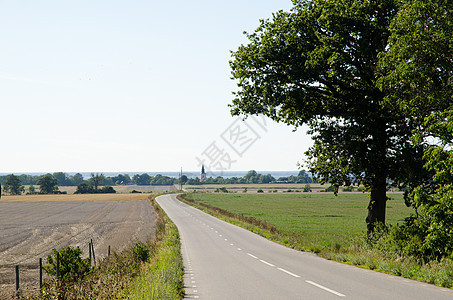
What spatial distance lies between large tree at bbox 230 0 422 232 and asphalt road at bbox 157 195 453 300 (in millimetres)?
5096

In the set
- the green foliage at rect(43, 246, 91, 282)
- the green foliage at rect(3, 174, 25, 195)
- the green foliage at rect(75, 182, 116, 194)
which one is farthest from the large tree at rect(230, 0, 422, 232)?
the green foliage at rect(3, 174, 25, 195)

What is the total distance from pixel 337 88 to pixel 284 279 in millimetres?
11888

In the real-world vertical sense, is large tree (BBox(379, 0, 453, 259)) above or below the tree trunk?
above

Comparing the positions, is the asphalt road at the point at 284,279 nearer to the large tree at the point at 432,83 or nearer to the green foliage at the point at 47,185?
the large tree at the point at 432,83

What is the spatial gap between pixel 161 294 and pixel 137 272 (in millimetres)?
6047

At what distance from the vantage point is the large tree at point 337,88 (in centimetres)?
1875

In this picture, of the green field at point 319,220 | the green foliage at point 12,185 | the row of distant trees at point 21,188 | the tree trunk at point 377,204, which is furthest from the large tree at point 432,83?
the green foliage at point 12,185

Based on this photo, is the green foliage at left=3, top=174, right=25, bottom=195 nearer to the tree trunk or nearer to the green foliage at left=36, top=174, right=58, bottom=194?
the green foliage at left=36, top=174, right=58, bottom=194

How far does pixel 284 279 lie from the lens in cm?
1371

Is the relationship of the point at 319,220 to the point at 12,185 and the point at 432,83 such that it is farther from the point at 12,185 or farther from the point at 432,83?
the point at 12,185

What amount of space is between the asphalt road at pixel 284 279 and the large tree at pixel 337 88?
5096mm

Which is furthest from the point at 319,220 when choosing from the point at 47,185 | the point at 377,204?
the point at 47,185

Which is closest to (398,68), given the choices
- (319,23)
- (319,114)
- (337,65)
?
(337,65)

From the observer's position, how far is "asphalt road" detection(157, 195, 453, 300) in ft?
36.3
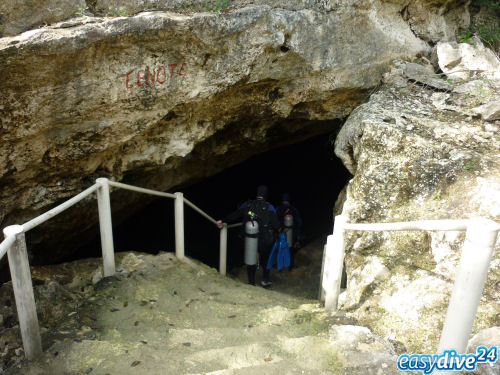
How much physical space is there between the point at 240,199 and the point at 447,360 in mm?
8765

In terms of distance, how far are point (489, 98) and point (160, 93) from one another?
14.1 feet

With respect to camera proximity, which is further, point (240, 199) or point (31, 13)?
point (240, 199)

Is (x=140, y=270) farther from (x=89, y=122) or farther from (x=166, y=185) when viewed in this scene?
(x=166, y=185)

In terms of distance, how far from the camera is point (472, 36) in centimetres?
632

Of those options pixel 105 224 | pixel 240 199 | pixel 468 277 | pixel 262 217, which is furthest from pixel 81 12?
pixel 240 199

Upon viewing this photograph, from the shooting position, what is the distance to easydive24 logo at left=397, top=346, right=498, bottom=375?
1.88 meters

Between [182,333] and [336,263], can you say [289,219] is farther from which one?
[182,333]

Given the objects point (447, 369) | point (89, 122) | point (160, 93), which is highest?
point (160, 93)

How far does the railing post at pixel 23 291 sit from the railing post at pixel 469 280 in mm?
2460

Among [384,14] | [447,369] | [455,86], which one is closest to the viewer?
[447,369]

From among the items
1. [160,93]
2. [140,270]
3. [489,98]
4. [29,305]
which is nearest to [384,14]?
[489,98]

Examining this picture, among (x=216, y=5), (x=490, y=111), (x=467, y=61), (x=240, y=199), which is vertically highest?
(x=216, y=5)

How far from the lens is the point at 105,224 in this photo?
3682 millimetres

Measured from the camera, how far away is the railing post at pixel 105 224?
3.60 m
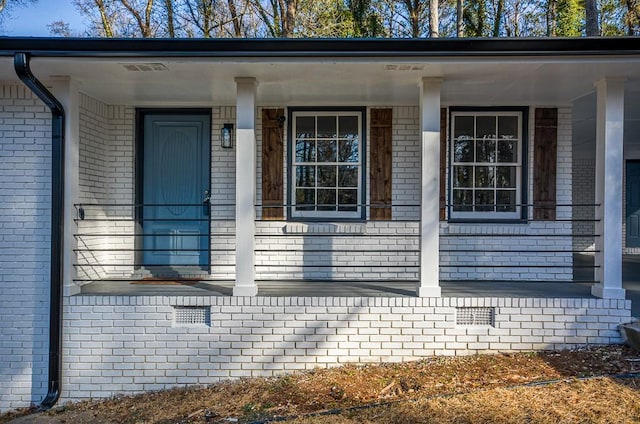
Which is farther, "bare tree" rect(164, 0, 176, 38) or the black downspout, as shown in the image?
"bare tree" rect(164, 0, 176, 38)

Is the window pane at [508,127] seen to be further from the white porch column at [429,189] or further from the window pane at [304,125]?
the window pane at [304,125]

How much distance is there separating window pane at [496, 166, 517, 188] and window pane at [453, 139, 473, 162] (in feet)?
1.34

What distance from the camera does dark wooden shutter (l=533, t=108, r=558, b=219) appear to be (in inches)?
230

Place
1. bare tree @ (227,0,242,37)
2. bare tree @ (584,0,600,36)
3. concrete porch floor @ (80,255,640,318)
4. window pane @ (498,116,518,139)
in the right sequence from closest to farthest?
concrete porch floor @ (80,255,640,318)
window pane @ (498,116,518,139)
bare tree @ (584,0,600,36)
bare tree @ (227,0,242,37)

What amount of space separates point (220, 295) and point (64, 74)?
103 inches

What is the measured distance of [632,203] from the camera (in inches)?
399

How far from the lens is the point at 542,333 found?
14.8 feet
- - -
*Aim of the exercise*. Lay out the records as a Markdown table with the columns Entry and Content, numbering each line and omitting blank lines. Begin at the line that contains "How far from the lens is the point at 542,333" and stop at the end of the records.

*Solution*.
| Entry | Content |
|---|---|
| 1 | How far from the lens is the point at 542,333 found? |
| 2 | 14.8 feet |